→ **Exercise**
Scan the listing and copy each line where the word "evaluation" is present.

→ **Provided data**
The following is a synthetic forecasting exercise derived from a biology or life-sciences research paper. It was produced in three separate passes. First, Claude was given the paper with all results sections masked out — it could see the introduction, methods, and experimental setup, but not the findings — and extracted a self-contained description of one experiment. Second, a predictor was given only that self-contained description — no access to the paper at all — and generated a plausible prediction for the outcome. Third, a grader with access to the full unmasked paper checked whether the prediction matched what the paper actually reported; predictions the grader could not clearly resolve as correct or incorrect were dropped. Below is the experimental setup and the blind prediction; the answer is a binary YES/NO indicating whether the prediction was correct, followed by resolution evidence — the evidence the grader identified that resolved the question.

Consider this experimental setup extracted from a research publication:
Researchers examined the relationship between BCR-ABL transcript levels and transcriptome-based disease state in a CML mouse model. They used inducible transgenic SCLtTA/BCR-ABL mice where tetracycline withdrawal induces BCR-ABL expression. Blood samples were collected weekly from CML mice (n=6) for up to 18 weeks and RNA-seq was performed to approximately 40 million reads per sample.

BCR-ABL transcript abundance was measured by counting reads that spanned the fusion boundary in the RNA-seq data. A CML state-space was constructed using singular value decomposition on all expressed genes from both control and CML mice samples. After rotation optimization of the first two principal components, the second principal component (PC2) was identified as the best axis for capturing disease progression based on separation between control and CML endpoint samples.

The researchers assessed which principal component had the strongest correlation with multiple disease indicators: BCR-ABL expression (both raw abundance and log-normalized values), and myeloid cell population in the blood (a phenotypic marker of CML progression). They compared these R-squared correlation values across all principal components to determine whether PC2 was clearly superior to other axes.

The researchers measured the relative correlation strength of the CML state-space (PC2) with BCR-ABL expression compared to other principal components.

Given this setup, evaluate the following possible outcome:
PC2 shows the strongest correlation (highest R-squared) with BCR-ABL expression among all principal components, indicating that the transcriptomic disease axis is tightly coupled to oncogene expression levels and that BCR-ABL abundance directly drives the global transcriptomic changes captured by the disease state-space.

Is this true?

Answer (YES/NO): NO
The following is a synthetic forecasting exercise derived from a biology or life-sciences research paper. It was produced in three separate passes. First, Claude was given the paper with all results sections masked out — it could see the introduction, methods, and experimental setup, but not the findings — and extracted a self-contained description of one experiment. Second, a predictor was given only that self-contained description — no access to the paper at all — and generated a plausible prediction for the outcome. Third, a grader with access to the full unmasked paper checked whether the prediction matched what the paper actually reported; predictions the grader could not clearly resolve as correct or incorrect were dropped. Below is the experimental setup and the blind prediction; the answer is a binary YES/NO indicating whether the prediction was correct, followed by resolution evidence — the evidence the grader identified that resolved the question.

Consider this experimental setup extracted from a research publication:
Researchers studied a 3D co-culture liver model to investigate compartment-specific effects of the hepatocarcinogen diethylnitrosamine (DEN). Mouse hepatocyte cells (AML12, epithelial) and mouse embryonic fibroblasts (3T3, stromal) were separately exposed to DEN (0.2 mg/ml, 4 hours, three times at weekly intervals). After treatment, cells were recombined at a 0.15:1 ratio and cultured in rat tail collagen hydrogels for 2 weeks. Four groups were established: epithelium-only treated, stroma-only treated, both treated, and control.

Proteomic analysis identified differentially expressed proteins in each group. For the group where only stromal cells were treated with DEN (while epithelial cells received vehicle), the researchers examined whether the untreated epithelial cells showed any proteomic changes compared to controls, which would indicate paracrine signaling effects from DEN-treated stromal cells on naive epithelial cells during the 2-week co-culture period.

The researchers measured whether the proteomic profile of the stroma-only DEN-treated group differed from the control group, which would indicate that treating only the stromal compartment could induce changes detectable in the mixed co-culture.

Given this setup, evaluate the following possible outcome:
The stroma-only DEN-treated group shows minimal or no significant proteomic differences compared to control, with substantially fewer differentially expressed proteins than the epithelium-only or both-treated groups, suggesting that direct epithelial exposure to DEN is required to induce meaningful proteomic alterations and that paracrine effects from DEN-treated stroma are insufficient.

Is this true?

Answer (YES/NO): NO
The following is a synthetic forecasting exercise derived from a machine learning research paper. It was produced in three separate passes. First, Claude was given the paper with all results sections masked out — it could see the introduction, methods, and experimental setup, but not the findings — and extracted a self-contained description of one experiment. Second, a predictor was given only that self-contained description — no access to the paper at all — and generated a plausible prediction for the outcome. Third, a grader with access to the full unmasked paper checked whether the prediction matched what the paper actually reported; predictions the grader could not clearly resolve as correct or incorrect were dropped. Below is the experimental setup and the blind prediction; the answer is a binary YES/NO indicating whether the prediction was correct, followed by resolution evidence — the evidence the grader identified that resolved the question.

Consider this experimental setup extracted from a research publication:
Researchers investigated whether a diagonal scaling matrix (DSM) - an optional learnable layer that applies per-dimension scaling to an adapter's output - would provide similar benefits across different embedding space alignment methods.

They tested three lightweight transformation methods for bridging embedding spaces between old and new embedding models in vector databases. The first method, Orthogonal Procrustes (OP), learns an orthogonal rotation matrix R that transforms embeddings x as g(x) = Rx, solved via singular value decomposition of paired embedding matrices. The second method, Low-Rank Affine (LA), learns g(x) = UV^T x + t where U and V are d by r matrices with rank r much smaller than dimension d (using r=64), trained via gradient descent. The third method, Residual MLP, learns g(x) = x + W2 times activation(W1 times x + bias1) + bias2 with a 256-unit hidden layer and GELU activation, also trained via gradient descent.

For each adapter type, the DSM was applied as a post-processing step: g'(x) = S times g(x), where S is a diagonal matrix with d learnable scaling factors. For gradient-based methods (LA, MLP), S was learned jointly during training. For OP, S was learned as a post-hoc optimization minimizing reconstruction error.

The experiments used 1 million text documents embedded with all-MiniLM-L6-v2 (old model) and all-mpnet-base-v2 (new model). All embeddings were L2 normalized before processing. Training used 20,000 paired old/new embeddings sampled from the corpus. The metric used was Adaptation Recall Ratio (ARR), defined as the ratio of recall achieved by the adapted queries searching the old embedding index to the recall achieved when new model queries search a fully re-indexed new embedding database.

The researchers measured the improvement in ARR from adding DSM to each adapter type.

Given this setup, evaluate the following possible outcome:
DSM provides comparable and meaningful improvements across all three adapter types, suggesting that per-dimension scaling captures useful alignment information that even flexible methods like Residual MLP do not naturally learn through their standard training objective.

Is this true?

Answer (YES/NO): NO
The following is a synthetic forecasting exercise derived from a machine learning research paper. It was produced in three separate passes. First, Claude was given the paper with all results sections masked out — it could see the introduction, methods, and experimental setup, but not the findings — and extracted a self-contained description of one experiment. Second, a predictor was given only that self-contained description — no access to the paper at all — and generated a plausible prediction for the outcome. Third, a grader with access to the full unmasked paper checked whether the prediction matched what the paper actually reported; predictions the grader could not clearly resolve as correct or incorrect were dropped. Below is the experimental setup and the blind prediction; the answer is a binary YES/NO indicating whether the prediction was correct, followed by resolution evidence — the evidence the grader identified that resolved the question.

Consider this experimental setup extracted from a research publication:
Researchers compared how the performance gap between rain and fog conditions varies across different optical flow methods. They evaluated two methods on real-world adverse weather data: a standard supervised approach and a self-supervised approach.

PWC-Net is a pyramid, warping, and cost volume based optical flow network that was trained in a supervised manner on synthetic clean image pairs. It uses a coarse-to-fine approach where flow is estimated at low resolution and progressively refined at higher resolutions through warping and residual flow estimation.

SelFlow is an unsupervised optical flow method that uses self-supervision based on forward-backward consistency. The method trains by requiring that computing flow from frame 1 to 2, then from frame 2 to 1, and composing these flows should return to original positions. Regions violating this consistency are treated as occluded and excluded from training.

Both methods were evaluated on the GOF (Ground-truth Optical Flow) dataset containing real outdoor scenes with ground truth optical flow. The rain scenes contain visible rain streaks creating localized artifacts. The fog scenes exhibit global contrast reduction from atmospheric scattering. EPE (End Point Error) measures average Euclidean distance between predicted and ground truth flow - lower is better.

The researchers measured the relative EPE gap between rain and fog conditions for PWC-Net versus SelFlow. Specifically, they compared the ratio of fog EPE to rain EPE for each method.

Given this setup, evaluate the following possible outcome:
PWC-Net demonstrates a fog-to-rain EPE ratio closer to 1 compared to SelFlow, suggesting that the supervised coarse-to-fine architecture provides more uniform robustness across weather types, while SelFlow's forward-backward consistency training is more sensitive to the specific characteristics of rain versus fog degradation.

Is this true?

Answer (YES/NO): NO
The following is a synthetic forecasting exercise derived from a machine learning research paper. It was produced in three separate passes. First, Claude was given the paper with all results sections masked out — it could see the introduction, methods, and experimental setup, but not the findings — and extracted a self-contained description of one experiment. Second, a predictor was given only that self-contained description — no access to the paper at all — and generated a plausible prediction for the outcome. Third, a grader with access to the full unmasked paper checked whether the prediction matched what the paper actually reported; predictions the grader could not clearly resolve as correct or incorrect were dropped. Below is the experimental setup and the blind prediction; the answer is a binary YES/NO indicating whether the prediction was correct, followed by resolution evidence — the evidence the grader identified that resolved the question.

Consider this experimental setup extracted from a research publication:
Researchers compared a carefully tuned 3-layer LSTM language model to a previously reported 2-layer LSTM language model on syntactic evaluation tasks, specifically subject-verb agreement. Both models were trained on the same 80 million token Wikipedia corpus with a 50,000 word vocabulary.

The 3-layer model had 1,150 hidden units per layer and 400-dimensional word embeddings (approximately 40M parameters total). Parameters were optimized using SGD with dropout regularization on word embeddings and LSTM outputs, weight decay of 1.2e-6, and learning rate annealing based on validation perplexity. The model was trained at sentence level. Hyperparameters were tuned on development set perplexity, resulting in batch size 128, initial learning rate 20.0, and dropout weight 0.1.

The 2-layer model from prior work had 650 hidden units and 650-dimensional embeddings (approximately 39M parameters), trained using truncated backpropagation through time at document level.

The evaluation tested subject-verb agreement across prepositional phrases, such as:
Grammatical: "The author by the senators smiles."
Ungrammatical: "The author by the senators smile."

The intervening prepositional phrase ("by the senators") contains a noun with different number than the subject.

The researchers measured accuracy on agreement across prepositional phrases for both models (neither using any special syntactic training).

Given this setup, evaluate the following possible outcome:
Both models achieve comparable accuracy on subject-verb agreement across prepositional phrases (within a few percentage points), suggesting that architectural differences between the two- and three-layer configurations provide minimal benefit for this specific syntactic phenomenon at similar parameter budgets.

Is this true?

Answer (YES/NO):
* * *
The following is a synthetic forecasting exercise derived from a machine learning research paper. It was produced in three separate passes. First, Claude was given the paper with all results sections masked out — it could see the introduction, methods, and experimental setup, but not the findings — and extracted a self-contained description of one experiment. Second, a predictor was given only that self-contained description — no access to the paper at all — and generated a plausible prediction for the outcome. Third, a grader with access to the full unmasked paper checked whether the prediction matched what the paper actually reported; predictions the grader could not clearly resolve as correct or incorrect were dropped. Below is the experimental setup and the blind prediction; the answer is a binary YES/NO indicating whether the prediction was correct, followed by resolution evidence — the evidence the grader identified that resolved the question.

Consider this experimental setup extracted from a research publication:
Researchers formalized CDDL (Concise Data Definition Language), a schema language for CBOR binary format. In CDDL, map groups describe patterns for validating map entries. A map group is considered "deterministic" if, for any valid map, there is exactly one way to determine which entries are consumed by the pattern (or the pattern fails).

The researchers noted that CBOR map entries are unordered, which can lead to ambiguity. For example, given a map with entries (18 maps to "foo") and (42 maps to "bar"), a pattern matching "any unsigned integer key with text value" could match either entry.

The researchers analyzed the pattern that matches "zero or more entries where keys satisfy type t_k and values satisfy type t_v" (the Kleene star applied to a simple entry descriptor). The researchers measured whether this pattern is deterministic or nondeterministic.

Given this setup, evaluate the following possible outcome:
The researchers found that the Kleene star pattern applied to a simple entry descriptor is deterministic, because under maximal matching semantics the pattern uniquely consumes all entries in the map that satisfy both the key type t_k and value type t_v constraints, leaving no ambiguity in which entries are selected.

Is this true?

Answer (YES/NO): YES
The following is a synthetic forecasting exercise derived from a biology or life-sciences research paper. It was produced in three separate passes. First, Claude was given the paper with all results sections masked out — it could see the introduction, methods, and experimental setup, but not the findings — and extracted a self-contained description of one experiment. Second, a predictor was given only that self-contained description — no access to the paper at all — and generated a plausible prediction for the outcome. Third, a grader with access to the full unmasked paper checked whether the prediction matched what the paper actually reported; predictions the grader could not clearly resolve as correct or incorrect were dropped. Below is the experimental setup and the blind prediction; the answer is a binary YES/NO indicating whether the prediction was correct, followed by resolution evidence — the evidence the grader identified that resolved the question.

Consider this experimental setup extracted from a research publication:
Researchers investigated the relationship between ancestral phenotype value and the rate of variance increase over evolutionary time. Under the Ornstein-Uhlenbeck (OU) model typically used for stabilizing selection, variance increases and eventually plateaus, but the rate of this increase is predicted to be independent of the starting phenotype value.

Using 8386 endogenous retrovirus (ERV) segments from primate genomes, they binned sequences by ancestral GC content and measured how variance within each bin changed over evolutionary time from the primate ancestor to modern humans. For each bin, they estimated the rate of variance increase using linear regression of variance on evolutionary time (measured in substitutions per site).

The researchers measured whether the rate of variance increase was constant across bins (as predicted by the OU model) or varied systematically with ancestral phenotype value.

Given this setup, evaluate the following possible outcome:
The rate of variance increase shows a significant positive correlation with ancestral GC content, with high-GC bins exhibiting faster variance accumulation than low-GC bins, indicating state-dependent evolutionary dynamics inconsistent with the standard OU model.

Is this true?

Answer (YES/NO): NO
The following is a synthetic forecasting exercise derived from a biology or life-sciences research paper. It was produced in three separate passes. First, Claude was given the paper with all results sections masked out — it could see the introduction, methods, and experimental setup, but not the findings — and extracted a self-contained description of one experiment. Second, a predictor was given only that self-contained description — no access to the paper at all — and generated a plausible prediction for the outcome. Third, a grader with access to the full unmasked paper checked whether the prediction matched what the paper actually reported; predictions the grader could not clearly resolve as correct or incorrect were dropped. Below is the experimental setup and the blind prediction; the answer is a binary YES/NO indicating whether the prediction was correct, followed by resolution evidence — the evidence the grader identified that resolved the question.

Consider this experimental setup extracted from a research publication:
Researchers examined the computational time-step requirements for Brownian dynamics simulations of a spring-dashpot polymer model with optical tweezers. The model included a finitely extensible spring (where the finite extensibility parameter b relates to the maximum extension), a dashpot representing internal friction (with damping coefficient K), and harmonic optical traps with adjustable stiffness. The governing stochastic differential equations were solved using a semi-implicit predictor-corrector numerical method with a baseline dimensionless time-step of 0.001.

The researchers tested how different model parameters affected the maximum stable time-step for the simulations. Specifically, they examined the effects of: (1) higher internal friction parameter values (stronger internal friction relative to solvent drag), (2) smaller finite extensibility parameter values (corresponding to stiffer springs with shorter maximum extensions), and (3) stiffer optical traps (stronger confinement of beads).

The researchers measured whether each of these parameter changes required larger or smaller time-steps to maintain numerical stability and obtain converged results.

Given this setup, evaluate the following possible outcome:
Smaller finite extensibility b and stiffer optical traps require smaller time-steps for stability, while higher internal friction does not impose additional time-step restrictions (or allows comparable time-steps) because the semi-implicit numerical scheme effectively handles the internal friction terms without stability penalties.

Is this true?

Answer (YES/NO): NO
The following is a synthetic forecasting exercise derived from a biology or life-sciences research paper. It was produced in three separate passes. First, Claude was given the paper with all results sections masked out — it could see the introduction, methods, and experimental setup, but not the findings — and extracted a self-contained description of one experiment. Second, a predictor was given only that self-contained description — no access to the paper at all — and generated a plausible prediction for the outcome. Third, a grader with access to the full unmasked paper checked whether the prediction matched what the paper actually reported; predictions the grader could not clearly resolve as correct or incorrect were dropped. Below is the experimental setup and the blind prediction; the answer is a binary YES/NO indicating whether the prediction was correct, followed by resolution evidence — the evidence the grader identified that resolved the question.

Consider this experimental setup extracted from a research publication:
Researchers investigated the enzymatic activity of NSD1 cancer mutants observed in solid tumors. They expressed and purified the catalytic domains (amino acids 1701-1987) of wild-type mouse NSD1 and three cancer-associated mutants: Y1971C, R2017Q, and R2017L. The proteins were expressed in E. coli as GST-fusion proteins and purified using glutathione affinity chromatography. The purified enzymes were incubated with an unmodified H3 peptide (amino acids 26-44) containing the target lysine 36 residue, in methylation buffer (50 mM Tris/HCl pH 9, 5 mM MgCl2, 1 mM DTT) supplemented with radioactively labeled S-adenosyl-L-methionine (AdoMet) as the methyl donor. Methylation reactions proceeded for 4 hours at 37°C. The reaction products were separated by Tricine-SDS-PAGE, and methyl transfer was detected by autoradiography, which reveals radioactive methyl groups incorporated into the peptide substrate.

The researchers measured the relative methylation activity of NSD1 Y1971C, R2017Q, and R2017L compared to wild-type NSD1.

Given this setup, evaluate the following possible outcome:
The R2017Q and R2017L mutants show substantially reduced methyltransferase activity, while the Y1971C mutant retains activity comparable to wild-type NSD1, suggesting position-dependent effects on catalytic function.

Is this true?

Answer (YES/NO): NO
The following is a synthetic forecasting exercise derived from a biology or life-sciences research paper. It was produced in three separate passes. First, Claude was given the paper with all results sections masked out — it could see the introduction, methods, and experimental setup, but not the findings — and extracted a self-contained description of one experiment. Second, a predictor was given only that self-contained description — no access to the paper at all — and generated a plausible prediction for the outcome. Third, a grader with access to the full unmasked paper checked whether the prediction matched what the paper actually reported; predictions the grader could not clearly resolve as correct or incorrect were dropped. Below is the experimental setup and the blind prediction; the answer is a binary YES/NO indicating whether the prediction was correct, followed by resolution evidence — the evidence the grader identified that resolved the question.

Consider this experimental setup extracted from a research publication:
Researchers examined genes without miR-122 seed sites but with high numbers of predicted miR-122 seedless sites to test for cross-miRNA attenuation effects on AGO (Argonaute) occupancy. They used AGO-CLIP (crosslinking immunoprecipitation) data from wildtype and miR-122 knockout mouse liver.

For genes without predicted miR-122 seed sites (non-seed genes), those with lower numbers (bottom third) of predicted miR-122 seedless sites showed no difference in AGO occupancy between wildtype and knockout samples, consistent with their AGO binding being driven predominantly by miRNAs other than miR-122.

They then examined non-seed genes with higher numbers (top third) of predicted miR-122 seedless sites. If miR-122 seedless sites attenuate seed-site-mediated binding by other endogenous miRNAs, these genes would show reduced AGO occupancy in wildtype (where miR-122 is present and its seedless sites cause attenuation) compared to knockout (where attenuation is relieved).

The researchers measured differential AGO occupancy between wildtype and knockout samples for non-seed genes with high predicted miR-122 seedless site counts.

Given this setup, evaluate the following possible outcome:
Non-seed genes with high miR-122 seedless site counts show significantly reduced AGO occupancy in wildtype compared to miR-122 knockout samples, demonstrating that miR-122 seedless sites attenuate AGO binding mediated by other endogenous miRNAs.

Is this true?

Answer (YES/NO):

→ **Finished task**
Researchers compared a carefully tuned 3-layer LSTM language model to a previously reported 2-layer LSTM language model on syntactic evaluation tasks, specifically subject-verb agreement. Both models were trained on the same 80 million token Wikipedia corpus with a 50,000 word vocabulary.
The evaluation tested subject-verb agreement across prepositional phrases, such as:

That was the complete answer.